The Humane Society of the United States filed a federal lawsuit challenging the response plan for Highly Pathogenic Avian Influenza (or “bird flu”) of the United States Department of Agriculture. The response plan, produced by the Animal Plant Health Inspection Service, is shortsighted and dangerous.
For years, the HSUS has been warning USDA and the factory farm industry of the imminent threat of a pandemic resulting from zoonotic pathogens — diseases transmitted from animals to humans—that are closely associated with the intensive confinement of animals.
Influenza spreads within factory farms directly from animal to animal or by way of workers, flies, manure, and rodents. When thousands of animals are tightly confined it creates a recipe for disaster, in which potential pathogens can recombine and generate viral forms with the ability to infect people.
While the COVID-19 pandemic likely resulted from a wildlife market and the wildlife trade, prior deadly and costly outbreaks of pathogenic illness in the global food chain have been linked to farm animals. For instance, a 2003 bird flu outbreak came from infected chickens and the 2009 H1N1 swine flu outbreak that sickened nearly 60 million people was linked to U.S. pig farms.
Five years ago, seeing the threat of potential disease outbreaks based on farm animal to human transmission, we asked APHIS to consider how its Highly Pathogenic Avian Influenza control plan could help prevent the development and spread of bird flu. The HSUS suggested a plan that would incentivize producers to give animals room to move naturally, instead of the industrialized norm which often involves cramming birds into cages.

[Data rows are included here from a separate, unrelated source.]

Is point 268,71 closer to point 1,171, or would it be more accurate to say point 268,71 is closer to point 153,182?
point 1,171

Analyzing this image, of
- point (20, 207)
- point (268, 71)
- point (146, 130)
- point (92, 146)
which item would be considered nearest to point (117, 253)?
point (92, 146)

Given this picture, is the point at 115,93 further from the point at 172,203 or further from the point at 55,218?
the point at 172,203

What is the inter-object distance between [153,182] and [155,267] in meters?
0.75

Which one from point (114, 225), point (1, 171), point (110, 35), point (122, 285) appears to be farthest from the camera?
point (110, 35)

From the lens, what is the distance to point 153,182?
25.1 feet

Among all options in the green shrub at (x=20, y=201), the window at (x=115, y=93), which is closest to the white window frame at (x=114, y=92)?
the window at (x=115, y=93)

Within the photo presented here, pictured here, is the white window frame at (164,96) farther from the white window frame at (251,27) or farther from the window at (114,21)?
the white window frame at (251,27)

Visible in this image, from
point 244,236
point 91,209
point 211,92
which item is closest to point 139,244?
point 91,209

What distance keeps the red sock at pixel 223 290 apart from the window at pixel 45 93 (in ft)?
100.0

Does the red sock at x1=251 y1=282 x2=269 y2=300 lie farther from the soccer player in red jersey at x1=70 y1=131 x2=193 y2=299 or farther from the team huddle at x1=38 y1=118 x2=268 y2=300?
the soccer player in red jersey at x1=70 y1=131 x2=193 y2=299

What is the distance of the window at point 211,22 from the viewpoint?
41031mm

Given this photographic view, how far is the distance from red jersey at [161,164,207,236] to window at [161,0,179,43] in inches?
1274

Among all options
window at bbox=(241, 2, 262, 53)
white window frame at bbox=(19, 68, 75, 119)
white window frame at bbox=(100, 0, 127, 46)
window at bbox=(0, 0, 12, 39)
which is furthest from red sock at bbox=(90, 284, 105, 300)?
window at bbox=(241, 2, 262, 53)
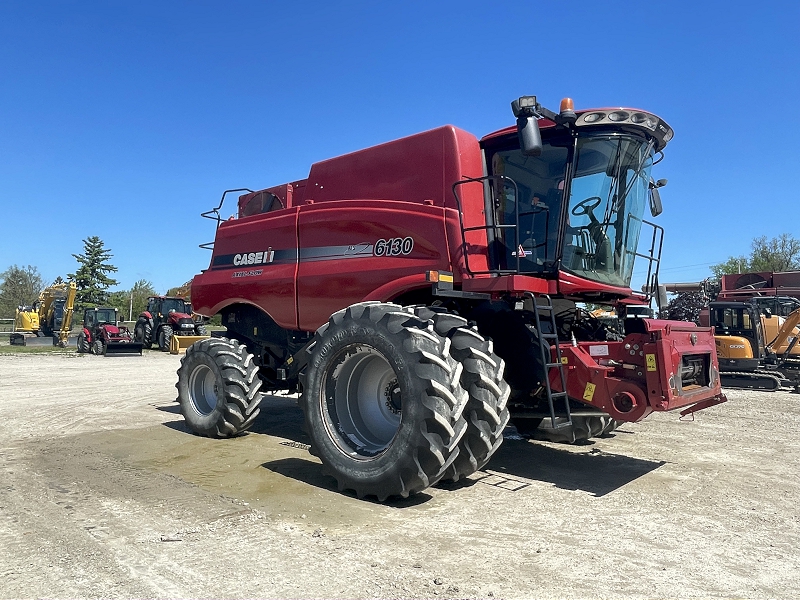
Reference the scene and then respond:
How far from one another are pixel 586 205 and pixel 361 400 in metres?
2.85

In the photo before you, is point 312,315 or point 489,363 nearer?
point 489,363

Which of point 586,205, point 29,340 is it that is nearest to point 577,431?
point 586,205

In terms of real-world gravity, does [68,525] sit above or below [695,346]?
below

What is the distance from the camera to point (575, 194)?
5699 mm

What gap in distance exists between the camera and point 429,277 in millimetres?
5320

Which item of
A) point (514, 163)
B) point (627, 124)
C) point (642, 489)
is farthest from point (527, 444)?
point (627, 124)

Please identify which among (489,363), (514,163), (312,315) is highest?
(514,163)

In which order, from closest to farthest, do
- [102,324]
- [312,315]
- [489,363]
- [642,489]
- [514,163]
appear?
1. [489,363]
2. [642,489]
3. [514,163]
4. [312,315]
5. [102,324]

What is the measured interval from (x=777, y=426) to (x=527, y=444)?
4334 mm

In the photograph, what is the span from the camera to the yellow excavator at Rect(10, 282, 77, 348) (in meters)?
32.4

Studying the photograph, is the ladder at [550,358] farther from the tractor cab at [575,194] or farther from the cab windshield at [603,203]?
the cab windshield at [603,203]

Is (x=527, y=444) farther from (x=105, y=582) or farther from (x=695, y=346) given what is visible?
(x=105, y=582)

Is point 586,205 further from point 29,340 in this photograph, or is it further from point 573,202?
point 29,340

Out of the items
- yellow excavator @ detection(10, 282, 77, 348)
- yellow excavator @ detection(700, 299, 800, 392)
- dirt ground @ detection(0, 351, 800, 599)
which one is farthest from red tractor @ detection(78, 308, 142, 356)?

Giving animals more space would reduce the risk of mutation and spread of disease. But APHIS went in another direction, with a plan that essentially subsidizes the extreme confinement of animals that causes the threat in the first place.
During a typical outbreak of zoonotic disease, APHIS’s response is often to slowly suffocate and cook millions of conscious birds to death through a method called ventilation shutdown. This involves shutting down a facility’s entire ventilation system causing carbon dioxide and heat to build up. The animals’ bodies are piled up and burned or dumped together. This entire process releases fluids and gases, like dioxin—a toxin linked to cancer, liver and immune system damage, birth defects, and reproductive problems.
Under the APHIS plan, the companies that stuffed these animals in cages or warehouses are to be reimbursed with taxpayer dollars and allowed to continue cruelly confining birds so that this wasteful, cruel and self-defeating cycle can begin again. Between 2014 and 2016 more than 50 million birds (egg laying hens, chickens raised for meat, turkeys and others) were killed across more than a dozen states in an effort to contain a bird flu outbreak. This did as much as three billion dollars’ worth of damage to the U.S. economy, and APHIS spent over $900 million cleaning up the mess it describes as the most serious animal health disease incident in history.
An outbreak response plan that indemnifies factory farms in this way isn’t just cruel; it represents a threat to human health. As our lawsuit makes clear, the USDA’s approach foolishly props up practices that threaten not just Americans but countless others around the globe with more frequent and more life-threatening pandemics.
We advise a better direction. Our federal government should require producers to agree to end their intensive confinement of chickens in cages and shift to cage-free systems that give the birds dramatically more space and ability to engage in healthy, natural behaviors. Preventing outbreaks is far cheaper than trying to contain them, and investments in prevention pay off a whole lot more than the perpetuation of a failed and dangerous paradigm like intensive confinement. Bringing an end to government response plans that reimburse the perpetrators of such reckless practices would be a good start.
The lawsuit was prepared and filed by pro bono counsel at the law firm Shearman & Sterling, LLP and the HSUS’s Animal Protection Litigation team.